JOB:
Render the rows from the line containing "How much distance" through the end of the rows as a JSON list of strings, one string per line, with blank lines omitted.
......
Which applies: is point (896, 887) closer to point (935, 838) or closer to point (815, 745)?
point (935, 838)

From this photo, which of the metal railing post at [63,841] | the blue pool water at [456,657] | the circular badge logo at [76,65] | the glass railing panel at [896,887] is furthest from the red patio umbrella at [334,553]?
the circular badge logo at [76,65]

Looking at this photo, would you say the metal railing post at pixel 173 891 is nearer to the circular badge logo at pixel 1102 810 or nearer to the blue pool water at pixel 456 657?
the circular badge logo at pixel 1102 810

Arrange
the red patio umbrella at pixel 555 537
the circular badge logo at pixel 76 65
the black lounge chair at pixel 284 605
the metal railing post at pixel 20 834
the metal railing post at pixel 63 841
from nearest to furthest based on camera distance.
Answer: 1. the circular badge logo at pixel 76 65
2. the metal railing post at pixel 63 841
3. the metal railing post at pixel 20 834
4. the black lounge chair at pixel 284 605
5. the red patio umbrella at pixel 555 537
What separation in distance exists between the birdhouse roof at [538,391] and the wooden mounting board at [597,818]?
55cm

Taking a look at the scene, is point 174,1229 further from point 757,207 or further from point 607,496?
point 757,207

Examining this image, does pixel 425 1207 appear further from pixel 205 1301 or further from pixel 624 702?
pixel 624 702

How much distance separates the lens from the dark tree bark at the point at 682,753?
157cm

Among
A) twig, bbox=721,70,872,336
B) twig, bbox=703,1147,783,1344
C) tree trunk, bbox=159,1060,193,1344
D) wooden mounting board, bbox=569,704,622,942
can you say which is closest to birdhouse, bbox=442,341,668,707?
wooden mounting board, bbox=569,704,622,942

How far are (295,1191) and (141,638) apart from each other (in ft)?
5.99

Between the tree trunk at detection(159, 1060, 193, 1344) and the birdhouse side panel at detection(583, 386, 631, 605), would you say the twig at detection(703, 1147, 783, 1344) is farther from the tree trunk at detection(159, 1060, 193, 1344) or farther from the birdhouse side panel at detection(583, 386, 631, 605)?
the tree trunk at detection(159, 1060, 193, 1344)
......
COMPLETED EXERCISE:
[
  "How much distance separates the lens from the dark tree bark at the point at 682,753?",
  "157cm",
  "Among",
  "A) twig, bbox=721,70,872,336",
  "B) twig, bbox=703,1147,783,1344",
  "C) tree trunk, bbox=159,1060,193,1344",
  "D) wooden mounting board, bbox=569,704,622,942",
  "can you say which is closest to birdhouse, bbox=442,341,668,707?",
  "wooden mounting board, bbox=569,704,622,942",
  "How far are (295,1191) and (141,638) apart from each other (in ft)?",
  "5.99",
  "Between the tree trunk at detection(159, 1060, 193, 1344) and the birdhouse side panel at detection(583, 386, 631, 605), would you say the twig at detection(703, 1147, 783, 1344) is farther from the tree trunk at detection(159, 1060, 193, 1344) or farther from the birdhouse side panel at detection(583, 386, 631, 605)?",
  "the tree trunk at detection(159, 1060, 193, 1344)"
]